Not to be insensitive to our current times, but I have to tell you; I love nice things. In that sense, and in many others, I am a true Taurus. Mary Kondo doesn’t need to tell me twice that belongings should be practical or beautiful because that has always been my criteria. I love picking something out in a shop, bringing it home and then pulling off its tissue paper coating like a crazed and cake-fuelled eight year old at a birthday party. Acquiring beautiful things has been a beloved pastime of mine for the best part of 27, soon to be 28, years.

People’s eyes might be the windows into their souls, but the stuff they own blasts the door off their hidden identities.

This consuming passion for consumption doesn’t just stop with my belongings either. I like to see what things other people like too, reading an enormous amount into the possessions they own as an insight into their inner soul. If you’re wearing a beautiful piece of jewellery, or alternatively, carrying a hideous sack of a handbag, I’m going to judge you for it. People’s eyes might be the windows into their souls, but the stuff they own blasts the door off their hidden identities.

So as you can imagine, a birthday in lockdown poses a particularly cruel dilemma for the sign of the bull. Those born under it will have to be patient and wait for lockdown to lift before going on a birthday spree of unadulterated self indulgence. I have a rough idea of what mine would look like (sweep of the perfume room at Liberty, monetary assault on new season Cos, a visit to Wyvern Bindery for a bespoke diary with marbled endpapers – nothing specific) but for now I seek solace in the things I already own. The resulting joy has been surprisingly satisfying. 

The first object I must mention has become the centre of my work from home universe. It is an old bone china teapot, sprinkled with hand painted forget-me-nots, recently unearthed after a house move and featuring several immovable tea stains from a lifetime’s use. The tea, which it so reliably brews, pours perfectly from its curved spout. The golden nectar hits the milk smoothly so the two liquids blend to make the perfect shade of classic bisque. When it comes to tea, I like it skimmed alive, pouring a tsunami of milk, rather than a splash.

I could wax lyrical about the perfect cup of tea for hours, but the point is the teapot (and a magnificent one it is at that). I love how using it marks moments in my day in the way a clock simply cannot. At 7am, the fragrant steam from its spout is the most serene introduction to the day while at 4pm, as my body begins to flag, the act of filling the pot with boiling water is a revitalising ritual.
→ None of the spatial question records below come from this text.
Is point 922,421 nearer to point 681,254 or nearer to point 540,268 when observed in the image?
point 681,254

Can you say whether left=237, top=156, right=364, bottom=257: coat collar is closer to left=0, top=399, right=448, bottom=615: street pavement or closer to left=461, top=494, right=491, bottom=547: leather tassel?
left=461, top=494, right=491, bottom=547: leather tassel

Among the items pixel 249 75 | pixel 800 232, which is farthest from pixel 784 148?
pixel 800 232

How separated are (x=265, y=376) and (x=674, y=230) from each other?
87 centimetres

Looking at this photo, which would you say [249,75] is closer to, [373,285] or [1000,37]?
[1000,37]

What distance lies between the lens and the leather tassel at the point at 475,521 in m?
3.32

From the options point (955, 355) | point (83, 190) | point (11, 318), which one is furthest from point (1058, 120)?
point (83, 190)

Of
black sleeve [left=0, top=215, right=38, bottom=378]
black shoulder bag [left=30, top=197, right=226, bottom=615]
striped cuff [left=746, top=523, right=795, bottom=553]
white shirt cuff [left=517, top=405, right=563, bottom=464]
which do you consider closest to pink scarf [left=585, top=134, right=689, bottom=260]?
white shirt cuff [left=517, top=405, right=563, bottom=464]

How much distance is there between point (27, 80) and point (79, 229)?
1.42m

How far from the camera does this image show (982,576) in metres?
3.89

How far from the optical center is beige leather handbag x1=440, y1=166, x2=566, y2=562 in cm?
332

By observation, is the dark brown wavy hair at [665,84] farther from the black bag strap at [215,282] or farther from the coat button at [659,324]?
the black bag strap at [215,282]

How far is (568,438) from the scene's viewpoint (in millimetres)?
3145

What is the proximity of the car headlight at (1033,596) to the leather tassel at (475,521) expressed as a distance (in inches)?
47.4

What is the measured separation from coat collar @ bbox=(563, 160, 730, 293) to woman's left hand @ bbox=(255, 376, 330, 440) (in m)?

In a world where time seems to have disintegrated, my teapot keeps me anchored to the day. 

It’s always useful to check in with the cosmos to see whether the boy you fancy will take you on a date post coronavirus.

When I am not drowning myself in Twinning’s Earl Grey, I am cultivating a new hobby, born from the theft of one of my sister’s favourite belongings, a pack of tarot cards. The illustrations on each one read like a foreign language to me but I am intoxicated nonetheless. Perhaps it is the way they slot together so satisfying when I shuffle them, or the way they aid an unconscious meditation. Spreading them out every few days and asking them a question feels powerful, like I am tapping into an unknown yet all seeing source. When things feel so out of control, it is a huge comfort to imagine that fate is simply playing out as the universe intended. Plus, it’s always useful to check in with the cosmos to see whether the boy you fancy will take you on a date post coronavirus.

Other objects warranting honorable mention are the 2002 edition of Trivial Pursuit that had all four members of my family hurling accusations of cheating across the kitchen table at one another last Saturday night, my mother’s pair of dilapidated clogs that I wear out in the garden that are worn perfectly to her tread yet also fit my feet exactly, a beautiful copy of The Master and Margarita by Mikhail Bulgakov that is torturing my every reading moment and a lively money plant in my bedroom which I am nurturing back to health.

What all these objects have in common are their faded imperfection. They have lost their glossy newness (arguably the clogs never had that) but serve as empty vessels for the enjoyment and contentment they cultivate. Perhaps lockdown has cured me of my materialism. Or perhaps not. Either way, this article was a good way to remind you to buy me a birthday present.